_What you are asked to do_
The expected output is the complete data, reproduced exactly.

_Stored data_

###

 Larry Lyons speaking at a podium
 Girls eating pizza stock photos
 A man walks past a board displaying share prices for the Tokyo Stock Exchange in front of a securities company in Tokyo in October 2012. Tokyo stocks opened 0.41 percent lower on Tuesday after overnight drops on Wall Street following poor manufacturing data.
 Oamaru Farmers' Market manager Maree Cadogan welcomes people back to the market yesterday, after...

###

_Answer for the task_
 Larry Lyons speaking at a podium
 Girls eating pizza stock photos
 A man walks past a board displaying share prices for the Tokyo Stock Exchange in front of a securities company in Tokyo in October 2012. Tokyo stocks opened 0.41 percent lower on Tuesday after overnight drops on Wall Street following poor manufacturing data.
 Oamaru Farmers' Market manager Maree Cadogan welcomes people back to the market yesterday, after...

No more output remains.